Akademik Veri Yönetim Sistemi
VIRCHOWS ARCHIV, cilt.467, sa.6, ss.723-732, 2015 (SCI-Expanded)
Malignant blue nevi (MBN) are extremely rare dermal melanocytic tumors that arise in association with atypical cellular blue nevi (ACBN), cellular blue nevi (CBN), common blue nevi (BN), or de novo. The frequency of BRAF, NRAS, and KIT mutations in malignant melanoma varies according to histological subtype and localization. These mutations are rarely observed in blue nevi, which have recently been shown to carry activating mutations in GNAQ/GNA11 genes. Only few small molecular studies of MBN have been published. The aim of the present study was to analyze in MBN and related blue lesions such as ACBN, CBN, and BN the prevalence of BRAF, NRAS, KIT, GNAQ, and GNA11 gene mutations and their association with clinicopathological features. We included in our study 12 MBN, 6 ACBN, 29 CBN, and 35 common BN diagnosed between 1996 and 2014. Sanger sequencing method was used for mutation analysis. Overall, GNAQ exon 5 mutation was the most frequent alteration (46 %), in 2 of 12 (17 %) MBN, 1 of 6 (17%) ACBN, 22 of 29 (76 %) CBN, and 13 of 35 (37 %) common BN. BRAF V600E and GNA11 exon 5 mutations were respectively detected in 3 of 12 (25 %) and in 2 of 12 (17 %) MBN while none in ACBN, CBN, and common BN. None of the cases harbored NRAS exon 2/3, KIT exon 9/11/13/17/18, or GNAQ/GNA11 exon 4 mutations. GNAQ gene exon 5 mutations are rare in MBN and ACBN but frequent in CBN and common BN. Remarkably, BRAF V600E and GNA11 exon 5 mutations were only detected in MBN, whereas none were found in ACBN, CBN, or common BN. Our data contribute new elements to the limited data on molecular alterations in MBN.

EXERCISE GOAL
In the abstract on gene mutations in malignant blue nevi, which mutation was the most frequent alteration overall?

RECORDS PROVIDED
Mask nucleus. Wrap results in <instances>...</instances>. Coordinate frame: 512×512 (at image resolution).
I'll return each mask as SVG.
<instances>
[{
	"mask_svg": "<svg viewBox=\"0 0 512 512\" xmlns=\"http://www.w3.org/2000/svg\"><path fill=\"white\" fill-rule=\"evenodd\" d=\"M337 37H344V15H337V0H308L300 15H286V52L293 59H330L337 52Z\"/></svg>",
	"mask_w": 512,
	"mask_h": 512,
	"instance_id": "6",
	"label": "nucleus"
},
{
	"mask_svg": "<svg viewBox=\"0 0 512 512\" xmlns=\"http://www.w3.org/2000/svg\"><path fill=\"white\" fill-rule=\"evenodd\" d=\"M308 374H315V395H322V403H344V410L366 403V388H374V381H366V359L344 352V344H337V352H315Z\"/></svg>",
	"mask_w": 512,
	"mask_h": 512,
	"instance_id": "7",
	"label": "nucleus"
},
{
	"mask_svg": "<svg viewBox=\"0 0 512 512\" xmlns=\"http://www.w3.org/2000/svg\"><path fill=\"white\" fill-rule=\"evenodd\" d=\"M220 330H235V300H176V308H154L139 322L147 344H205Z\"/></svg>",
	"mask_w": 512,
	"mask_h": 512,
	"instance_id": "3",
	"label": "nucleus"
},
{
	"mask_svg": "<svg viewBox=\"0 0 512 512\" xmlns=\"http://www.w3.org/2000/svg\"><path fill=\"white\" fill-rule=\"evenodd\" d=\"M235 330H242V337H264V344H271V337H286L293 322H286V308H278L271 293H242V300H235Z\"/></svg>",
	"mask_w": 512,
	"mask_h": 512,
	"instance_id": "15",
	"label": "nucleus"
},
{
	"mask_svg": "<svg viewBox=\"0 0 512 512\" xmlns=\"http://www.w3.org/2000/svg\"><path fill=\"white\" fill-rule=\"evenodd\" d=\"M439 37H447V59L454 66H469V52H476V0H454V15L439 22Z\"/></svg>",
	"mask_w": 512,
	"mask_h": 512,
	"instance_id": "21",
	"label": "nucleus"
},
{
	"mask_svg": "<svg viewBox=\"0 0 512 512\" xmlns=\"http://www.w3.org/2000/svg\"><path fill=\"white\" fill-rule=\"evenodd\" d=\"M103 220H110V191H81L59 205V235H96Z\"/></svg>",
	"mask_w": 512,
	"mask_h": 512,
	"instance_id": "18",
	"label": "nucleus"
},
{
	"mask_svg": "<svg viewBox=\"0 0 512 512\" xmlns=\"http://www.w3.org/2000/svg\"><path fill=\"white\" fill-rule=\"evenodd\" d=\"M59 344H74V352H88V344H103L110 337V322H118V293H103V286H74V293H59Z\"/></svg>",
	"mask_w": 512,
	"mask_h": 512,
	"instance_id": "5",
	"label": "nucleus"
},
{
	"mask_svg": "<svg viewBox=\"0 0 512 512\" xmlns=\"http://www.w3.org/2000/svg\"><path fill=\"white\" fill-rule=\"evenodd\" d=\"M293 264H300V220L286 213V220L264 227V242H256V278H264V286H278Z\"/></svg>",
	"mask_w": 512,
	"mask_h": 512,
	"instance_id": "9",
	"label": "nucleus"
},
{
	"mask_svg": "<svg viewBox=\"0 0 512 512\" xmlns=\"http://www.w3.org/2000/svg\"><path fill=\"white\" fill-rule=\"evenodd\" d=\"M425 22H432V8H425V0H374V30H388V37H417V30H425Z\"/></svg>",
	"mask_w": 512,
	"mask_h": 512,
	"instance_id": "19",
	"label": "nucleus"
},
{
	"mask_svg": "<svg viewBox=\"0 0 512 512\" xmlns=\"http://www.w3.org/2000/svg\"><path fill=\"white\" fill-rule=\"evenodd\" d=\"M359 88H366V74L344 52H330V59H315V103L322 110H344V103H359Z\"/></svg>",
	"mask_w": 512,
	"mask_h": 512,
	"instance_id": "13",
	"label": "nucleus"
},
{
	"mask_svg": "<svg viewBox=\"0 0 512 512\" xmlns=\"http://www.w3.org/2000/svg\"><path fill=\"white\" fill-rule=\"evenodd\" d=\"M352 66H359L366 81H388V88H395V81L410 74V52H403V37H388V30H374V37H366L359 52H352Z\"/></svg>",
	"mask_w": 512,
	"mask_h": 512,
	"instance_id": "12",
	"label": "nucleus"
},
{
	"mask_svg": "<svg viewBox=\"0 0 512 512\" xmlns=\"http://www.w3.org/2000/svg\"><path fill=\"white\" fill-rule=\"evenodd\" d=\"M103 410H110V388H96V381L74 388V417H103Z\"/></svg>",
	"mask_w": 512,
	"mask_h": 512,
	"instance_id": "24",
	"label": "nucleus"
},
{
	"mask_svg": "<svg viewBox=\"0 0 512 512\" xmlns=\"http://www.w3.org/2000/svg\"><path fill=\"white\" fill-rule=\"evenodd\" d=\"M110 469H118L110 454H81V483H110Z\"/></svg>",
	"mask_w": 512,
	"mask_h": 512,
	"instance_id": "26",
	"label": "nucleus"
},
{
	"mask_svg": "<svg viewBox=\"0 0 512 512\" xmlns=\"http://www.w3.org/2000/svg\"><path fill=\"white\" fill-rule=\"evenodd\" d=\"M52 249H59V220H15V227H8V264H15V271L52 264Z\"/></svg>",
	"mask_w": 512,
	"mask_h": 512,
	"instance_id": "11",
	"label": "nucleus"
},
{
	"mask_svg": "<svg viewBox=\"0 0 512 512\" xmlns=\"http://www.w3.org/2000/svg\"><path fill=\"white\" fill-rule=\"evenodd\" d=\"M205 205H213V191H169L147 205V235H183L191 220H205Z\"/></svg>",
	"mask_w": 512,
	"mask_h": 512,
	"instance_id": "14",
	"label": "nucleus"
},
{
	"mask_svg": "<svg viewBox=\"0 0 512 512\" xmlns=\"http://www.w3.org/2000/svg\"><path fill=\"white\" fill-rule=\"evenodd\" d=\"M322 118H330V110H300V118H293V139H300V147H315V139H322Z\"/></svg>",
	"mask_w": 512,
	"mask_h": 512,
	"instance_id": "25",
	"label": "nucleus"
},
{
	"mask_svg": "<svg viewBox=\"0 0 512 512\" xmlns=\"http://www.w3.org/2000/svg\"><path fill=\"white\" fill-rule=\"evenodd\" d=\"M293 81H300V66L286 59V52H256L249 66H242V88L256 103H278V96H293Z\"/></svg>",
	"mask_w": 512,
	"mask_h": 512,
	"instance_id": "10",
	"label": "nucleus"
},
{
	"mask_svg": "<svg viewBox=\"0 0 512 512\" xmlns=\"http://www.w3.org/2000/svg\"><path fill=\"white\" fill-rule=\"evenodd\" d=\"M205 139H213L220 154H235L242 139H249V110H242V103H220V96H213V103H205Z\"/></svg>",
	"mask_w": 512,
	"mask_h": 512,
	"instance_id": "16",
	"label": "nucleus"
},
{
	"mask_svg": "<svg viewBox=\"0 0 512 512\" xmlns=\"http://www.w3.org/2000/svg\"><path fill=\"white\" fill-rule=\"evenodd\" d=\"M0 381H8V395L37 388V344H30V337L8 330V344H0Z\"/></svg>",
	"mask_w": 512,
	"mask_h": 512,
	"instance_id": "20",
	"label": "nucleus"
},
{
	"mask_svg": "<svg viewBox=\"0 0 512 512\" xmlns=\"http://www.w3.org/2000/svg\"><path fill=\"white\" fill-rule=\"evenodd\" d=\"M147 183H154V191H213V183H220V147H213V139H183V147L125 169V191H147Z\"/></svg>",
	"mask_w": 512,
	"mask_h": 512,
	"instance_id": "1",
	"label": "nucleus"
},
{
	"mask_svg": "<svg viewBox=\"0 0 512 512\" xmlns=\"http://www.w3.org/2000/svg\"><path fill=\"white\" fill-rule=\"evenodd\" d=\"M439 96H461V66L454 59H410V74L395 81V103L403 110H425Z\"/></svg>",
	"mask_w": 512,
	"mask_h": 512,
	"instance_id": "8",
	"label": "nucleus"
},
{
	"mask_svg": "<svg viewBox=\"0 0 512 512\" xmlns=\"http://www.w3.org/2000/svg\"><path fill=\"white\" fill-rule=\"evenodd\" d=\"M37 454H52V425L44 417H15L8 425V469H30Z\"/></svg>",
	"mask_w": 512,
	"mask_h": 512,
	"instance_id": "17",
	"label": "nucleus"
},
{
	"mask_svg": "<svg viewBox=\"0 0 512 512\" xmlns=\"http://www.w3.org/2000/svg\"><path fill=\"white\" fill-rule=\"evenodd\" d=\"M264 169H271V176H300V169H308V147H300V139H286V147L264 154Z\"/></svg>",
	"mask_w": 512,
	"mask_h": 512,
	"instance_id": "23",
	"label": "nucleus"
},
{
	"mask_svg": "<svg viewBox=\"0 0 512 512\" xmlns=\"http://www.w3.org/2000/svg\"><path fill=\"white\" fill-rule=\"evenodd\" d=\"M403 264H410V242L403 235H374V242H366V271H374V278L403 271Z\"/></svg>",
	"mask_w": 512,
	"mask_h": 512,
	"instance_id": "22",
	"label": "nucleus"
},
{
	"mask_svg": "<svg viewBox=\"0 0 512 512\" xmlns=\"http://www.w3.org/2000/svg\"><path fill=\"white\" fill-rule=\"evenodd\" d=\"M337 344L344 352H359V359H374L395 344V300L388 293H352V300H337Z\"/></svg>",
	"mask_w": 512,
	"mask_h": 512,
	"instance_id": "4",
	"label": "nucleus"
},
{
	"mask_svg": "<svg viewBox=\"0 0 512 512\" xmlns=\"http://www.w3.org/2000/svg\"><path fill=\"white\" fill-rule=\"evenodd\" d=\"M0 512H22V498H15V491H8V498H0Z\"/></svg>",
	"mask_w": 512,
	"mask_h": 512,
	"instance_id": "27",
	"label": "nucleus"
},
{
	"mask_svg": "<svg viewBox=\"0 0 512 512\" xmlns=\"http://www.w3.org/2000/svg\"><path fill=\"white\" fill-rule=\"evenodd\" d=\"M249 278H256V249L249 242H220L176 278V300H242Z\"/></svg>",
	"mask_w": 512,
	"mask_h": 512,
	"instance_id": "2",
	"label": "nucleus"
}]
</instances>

THE COMPLETED TASK
GNAQ exon 5 mutation was the most frequent alteration overall, found in 46 % of cases.